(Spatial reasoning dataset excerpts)
··········
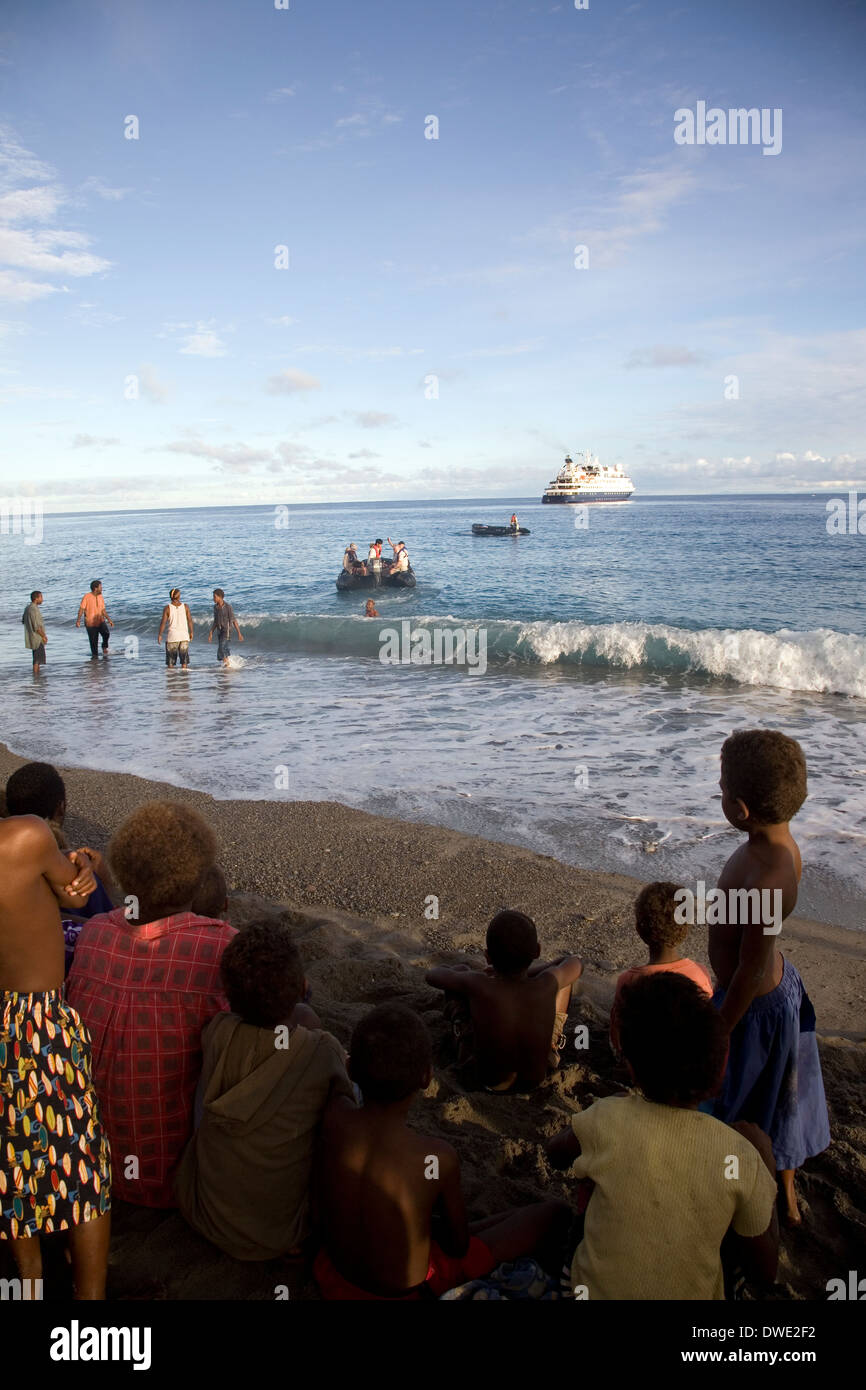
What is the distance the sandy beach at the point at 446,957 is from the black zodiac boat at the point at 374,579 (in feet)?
55.7

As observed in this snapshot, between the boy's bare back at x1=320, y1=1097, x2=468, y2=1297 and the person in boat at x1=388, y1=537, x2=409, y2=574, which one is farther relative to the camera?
the person in boat at x1=388, y1=537, x2=409, y2=574

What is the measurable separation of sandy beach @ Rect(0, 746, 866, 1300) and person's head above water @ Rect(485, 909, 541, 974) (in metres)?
0.51

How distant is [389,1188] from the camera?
6.78ft

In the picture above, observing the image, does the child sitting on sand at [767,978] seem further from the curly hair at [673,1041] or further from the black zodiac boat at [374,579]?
the black zodiac boat at [374,579]

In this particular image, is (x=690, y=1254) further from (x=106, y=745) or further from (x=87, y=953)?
(x=106, y=745)

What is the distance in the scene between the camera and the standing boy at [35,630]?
14.0 m

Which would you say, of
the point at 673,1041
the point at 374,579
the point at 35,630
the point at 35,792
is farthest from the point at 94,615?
the point at 673,1041

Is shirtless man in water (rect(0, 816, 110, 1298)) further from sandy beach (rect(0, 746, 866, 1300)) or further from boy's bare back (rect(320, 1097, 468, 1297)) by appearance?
boy's bare back (rect(320, 1097, 468, 1297))

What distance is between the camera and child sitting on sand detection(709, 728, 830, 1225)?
2498mm

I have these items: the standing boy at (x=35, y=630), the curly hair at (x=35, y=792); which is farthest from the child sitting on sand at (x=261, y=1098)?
the standing boy at (x=35, y=630)

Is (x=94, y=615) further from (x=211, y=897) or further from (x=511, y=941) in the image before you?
(x=511, y=941)

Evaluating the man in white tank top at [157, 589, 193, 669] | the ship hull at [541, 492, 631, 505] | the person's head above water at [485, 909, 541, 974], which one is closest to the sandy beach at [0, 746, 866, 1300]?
the person's head above water at [485, 909, 541, 974]

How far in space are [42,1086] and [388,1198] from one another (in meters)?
0.95

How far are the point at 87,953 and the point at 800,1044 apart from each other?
2.23m
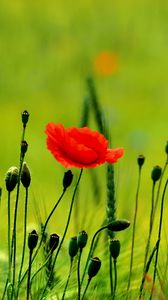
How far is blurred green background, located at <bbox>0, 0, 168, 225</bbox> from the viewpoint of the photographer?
··········
Problem details =
Begin at the line that has "In this particular" and stop after the last of the records, then edit that stretch so every "sandy beach" becomes "sandy shore", with everything else unchanged. Leave the pictures out of your answer.

Response to this exercise =
In this particular image, is (x=690, y=1254) further from (x=106, y=745) or further from (x=87, y=953)?
(x=106, y=745)

What is the distance in the scene between the camera and the standing boy at [35,630]?
14.0 m

Which would you say, of
the point at 673,1041
the point at 374,579
the point at 35,630
the point at 35,792
is farthest from the point at 94,615?
the point at 673,1041

Is shirtless man in water (rect(0, 816, 110, 1298)) further from sandy shore (rect(0, 746, 866, 1300)) or further from boy's bare back (rect(320, 1097, 468, 1297)) by appearance?
boy's bare back (rect(320, 1097, 468, 1297))

What distance is between the camera and child sitting on sand detection(709, 728, 830, 1225)?
2498mm

I have these items: the standing boy at (x=35, y=630), the curly hair at (x=35, y=792); which is farthest from the child sitting on sand at (x=261, y=1098)?
the standing boy at (x=35, y=630)

Is (x=94, y=615) further from (x=211, y=897) or further from (x=511, y=941) in the image before you?
(x=511, y=941)

Evaluating the man in white tank top at [157, 589, 193, 669] | the ship hull at [541, 492, 631, 505] | the person's head above water at [485, 909, 541, 974], which one is closest to the sandy shore at [0, 746, 866, 1300]?
the person's head above water at [485, 909, 541, 974]

How far in space are [42,1086] and [388,1198] from one another (in meters)?
0.95

How far are the point at 87,953 and the point at 800,1044 apart from each other?
2.23m
How far is blurred green background, located at <bbox>0, 0, 168, 225</bbox> from the viewpoint of the photographer?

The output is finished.